--- WHAT TO PRODUCE ---
Your task is to return the span of lines beginning at the one with "Which one is raised" and ending at the last line of the data, exactly as it stands.

--- Collection entries ---
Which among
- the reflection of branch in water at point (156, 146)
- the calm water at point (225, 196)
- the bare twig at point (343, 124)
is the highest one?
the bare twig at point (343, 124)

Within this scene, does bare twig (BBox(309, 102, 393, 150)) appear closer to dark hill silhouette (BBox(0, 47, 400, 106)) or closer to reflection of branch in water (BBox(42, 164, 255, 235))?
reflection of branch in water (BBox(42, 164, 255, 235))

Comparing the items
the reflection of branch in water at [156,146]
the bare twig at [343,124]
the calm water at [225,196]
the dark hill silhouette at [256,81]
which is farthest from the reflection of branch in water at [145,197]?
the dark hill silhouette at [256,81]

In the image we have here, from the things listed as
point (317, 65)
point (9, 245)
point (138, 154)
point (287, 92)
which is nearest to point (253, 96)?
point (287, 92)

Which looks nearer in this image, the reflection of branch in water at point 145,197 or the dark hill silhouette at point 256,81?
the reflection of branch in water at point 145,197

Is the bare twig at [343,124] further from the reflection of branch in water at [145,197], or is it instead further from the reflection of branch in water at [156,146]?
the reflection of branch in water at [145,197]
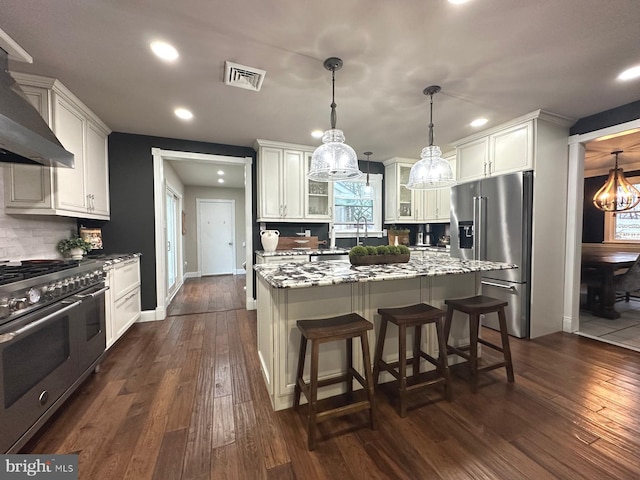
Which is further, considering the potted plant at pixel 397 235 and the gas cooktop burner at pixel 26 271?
the potted plant at pixel 397 235

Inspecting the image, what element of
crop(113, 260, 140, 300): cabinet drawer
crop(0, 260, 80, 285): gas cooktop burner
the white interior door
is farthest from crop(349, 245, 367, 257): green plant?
the white interior door

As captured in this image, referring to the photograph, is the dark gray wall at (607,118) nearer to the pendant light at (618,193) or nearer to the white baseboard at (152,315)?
the pendant light at (618,193)

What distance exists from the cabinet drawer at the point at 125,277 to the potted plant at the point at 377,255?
8.13ft

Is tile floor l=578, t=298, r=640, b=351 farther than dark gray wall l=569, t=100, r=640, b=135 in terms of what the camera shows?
Yes

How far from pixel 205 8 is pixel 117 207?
9.62 feet

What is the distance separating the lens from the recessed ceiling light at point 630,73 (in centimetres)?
206

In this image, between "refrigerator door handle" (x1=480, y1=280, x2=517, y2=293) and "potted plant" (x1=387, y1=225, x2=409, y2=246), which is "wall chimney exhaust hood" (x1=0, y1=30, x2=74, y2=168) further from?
"potted plant" (x1=387, y1=225, x2=409, y2=246)

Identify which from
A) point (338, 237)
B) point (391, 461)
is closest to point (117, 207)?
point (338, 237)

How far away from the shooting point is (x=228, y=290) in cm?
538

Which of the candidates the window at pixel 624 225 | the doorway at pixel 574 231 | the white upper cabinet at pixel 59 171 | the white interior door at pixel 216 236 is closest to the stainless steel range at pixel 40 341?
the white upper cabinet at pixel 59 171

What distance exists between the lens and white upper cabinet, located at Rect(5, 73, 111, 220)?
219 cm

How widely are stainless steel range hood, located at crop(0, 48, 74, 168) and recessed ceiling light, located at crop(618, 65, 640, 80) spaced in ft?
14.2

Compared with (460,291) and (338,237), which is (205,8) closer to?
(460,291)

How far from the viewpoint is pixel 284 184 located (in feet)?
12.6
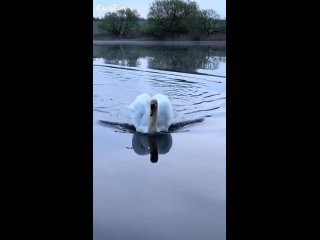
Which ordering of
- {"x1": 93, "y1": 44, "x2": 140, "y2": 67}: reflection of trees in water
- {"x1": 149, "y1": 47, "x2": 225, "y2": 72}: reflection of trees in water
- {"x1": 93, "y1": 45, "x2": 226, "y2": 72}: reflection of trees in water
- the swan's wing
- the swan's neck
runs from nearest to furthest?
1. the swan's neck
2. the swan's wing
3. {"x1": 149, "y1": 47, "x2": 225, "y2": 72}: reflection of trees in water
4. {"x1": 93, "y1": 45, "x2": 226, "y2": 72}: reflection of trees in water
5. {"x1": 93, "y1": 44, "x2": 140, "y2": 67}: reflection of trees in water

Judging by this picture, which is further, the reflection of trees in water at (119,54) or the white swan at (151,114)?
the reflection of trees in water at (119,54)

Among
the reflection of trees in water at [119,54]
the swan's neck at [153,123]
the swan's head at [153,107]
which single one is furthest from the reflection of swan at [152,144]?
the reflection of trees in water at [119,54]

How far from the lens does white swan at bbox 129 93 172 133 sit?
5.95m

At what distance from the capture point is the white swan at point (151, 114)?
595 cm

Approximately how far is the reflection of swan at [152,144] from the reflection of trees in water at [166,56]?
546cm

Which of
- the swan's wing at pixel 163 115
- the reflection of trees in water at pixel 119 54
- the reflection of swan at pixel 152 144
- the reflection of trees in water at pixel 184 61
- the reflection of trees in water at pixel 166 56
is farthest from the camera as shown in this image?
the reflection of trees in water at pixel 119 54

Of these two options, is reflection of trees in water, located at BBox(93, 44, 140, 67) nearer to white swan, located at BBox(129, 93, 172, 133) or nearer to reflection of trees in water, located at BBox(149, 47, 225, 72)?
reflection of trees in water, located at BBox(149, 47, 225, 72)

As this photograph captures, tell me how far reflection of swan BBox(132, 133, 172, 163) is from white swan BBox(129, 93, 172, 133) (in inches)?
4.6

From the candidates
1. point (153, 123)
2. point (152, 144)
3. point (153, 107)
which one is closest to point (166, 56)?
point (153, 107)

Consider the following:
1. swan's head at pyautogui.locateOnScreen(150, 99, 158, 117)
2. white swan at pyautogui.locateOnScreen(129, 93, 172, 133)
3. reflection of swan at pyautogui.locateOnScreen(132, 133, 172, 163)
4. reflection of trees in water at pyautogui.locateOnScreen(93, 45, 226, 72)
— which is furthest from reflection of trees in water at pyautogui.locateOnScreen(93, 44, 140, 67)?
reflection of swan at pyautogui.locateOnScreen(132, 133, 172, 163)

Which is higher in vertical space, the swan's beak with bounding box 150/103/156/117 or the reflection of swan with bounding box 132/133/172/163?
the swan's beak with bounding box 150/103/156/117

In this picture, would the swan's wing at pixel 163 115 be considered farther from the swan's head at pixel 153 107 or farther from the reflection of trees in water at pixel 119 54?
the reflection of trees in water at pixel 119 54
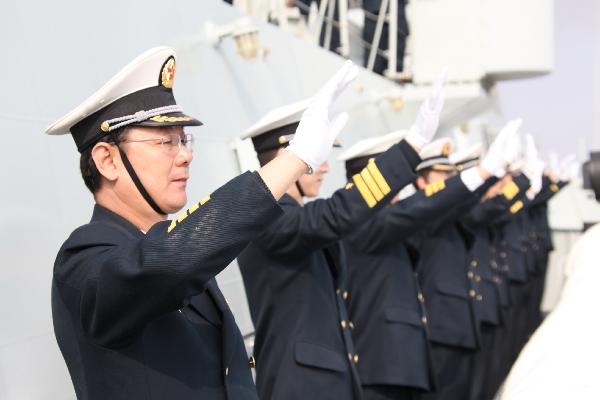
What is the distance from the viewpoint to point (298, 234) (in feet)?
7.51

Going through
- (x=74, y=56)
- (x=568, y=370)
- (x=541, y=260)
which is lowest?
(x=541, y=260)

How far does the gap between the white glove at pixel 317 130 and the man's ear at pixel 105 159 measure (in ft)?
1.07

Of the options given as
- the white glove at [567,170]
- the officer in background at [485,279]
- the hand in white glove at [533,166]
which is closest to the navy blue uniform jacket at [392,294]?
the officer in background at [485,279]

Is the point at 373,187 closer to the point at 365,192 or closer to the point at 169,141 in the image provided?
the point at 365,192

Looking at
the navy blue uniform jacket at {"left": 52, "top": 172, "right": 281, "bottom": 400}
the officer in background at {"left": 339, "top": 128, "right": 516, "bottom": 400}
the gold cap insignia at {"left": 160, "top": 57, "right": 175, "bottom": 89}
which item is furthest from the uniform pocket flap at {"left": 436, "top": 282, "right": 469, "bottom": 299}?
the gold cap insignia at {"left": 160, "top": 57, "right": 175, "bottom": 89}

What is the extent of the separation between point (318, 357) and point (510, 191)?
9.45ft

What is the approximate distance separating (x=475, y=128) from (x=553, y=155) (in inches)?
85.2

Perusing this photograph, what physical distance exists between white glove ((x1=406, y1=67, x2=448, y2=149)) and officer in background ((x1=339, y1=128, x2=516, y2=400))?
61 cm

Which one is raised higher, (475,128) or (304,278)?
(304,278)

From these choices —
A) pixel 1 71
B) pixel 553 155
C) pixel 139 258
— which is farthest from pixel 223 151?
pixel 553 155

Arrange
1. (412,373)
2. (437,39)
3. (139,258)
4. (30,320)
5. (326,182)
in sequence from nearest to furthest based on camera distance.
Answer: (139,258), (30,320), (412,373), (326,182), (437,39)

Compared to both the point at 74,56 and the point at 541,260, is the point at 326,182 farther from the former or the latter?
the point at 541,260

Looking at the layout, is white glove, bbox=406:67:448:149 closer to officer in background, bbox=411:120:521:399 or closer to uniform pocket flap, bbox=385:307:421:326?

--- EXERCISE SOLUTION ---
Which one is raised higher, (475,128) or (304,278)?
(304,278)

From these choices —
A) pixel 1 71
B) pixel 553 155
C) pixel 139 258
— which is farthest from pixel 223 151?
pixel 553 155

Arrange
1. (412,373)
2. (437,39)
3. (139,258)
4. (30,320)
5. (326,182)
in sequence from nearest to furthest based on camera distance.
Answer: (139,258), (30,320), (412,373), (326,182), (437,39)

Compared to both the point at 74,56 and the point at 541,260, is the point at 326,182 farther from the former or the latter?
the point at 541,260

Looking at the layout, is white glove, bbox=406:67:448:149 closer to officer in background, bbox=411:120:521:399 or closer to uniform pocket flap, bbox=385:307:421:326?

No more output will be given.